与えられた指示 1 -
原文抜粋に出てくるカタカナ表記の語を、登場する順にすべて挙げてください。
与えられた指示 2 -
原文抜粋のうち「その苦手意識も、数多くの先輩方の」で始まる段落を、要点を残して短くまとめ直してください。
与えられた指示 3 -
原文抜粋のうち「その苦手意識も、数多くの先輩方の」から「その点は、地元の消防団などに入っていて良かった部分でもある。」までを、両端を含めてそのまま書き写してください。

原文抜粋 -
◆ ◆ ◆ ◆ ◆ ◆ ◆

年上は何となく文句を言わずに話を聞いていれば、ある程度仲良くなれるが

年下に関してその逆で、話しかけないと接点を取れない場合が多い。

話すことも無いのに、何話すねん。

そもそも、仲良くならんでええやろ。

的な感性である。

 

その苦手意識も、数多くの先輩方の

私に対する接し方を見て多く学んだのである程度は改善された。

こういうのは瞬間的にハッとする学びというより、

時間を共有して言語や要求のシャワーを浴びて身体に馴染んでるかどうか?

というものも大きく関わってくると思う。

その点は、地元の消防団などに入っていて良かった部分でもある。

思い出が参考書になる。

 




 

 

そんな矢先、職場に新入社員が入って来た。

田舎の職場では滅多に若手を雇わないので貴重な人材である。

 

ヤンキーが来たら、どうしようなんて思っていたが、

入ってきたのは、20代前半の爽やか青年であった。

少し、眩しい。

都会に居たらしいが、地元に帰ってきたらしい。

 

 

根本的に真面目系オタク気質だった私からすれば、縁遠い人間である。

◆ ◆ ◆ ◆ ◆ ◆ ◆

提供データ -
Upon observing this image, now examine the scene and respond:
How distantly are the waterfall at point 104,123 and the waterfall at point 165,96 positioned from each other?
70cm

◆ ◆ ◆ ◆ ◆ ◆ ◆

正解 1 -
ハッ、シャワー、ヤンキー、オタク

正解 2 -
多くの先輩方の接し方から学んだことで、苦手意識はある程度改善された。こうした学びは瞬間的な気づきよりも、時間を共有して言葉や要求に触れ続け、身体に馴染むかどうかが大きく関わると思う。その点で地元の消防団などに入っていて良かったし、思い出が参考書になる。

正解 3 -
その苦手意識も、数多くの先輩方の

私に対する接し方を見て多く学んだのである程度は改善された。

こういうのは瞬間的にハッとする学びというより、

時間を共有して言語や要求のシャワーを浴びて身体に馴染んでるかどうか?

というものも大きく関わってくると思う。

その点は、地元の消防団などに入っていて良かった部分でもある。